Amnesty International accuses Shell of endangering Nigerians’ lives

oil spill

Giant Oil company shell is reportedly leaving thousands of Nigerians exposed to contaminated environments by not cleaning up oil spills as outlined by United Nations recommendations, Amnesty International has said.

In a joint report, Amnesty International and the Centre for Environment, Human Rights and Development said that Shell had failed to implement the UN recommendations, saying that several sites that Shell claimed to have cleaned up are still polluted.

Shell has however disagreed with the report’s findings.

The United Nations Environment Programme (UNEP) in 2011 released a report that had findings which indicated that oil spills in the Ogoniland region of southern Nigeria had contaminated drinking water, wrecked the fishing industry and threatened the health of the local people.

Shell stopped drilling oil in Ogoniland in 1993 after growing unrest in the area.
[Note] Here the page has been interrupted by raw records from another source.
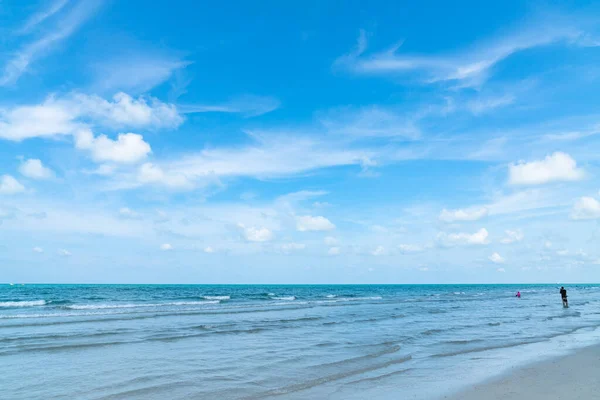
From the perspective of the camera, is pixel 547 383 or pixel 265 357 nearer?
pixel 547 383

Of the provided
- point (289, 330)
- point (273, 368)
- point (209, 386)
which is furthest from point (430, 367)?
point (289, 330)

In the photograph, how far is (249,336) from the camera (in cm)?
2170

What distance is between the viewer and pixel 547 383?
36.9 feet

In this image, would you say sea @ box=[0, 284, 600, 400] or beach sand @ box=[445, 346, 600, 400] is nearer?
beach sand @ box=[445, 346, 600, 400]

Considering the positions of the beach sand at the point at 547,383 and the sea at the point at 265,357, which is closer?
the beach sand at the point at 547,383

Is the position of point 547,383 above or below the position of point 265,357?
above

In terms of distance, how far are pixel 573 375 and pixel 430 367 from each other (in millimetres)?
4066

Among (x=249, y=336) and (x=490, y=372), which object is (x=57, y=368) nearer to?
(x=249, y=336)

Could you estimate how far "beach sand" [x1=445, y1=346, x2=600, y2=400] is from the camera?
10055 millimetres

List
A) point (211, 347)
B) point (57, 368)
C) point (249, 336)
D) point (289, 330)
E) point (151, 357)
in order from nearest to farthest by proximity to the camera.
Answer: point (57, 368)
point (151, 357)
point (211, 347)
point (249, 336)
point (289, 330)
Earlier this year, it agreed a $84m (£55m) settlement with residents of the Bodo community in Ogoniland for two massive oil spills in 2008 and 2009.

Although Shell accepts that spills in the region have occurred through the failure of pipelines it says pollution is also caused by oil theft and illegal refining.

The report goes ahead to accuse the Nigerian government of failing to properly regulate the oil industry.

Shell rejected the findings of the report saying that it is committed to cleaning up the spills.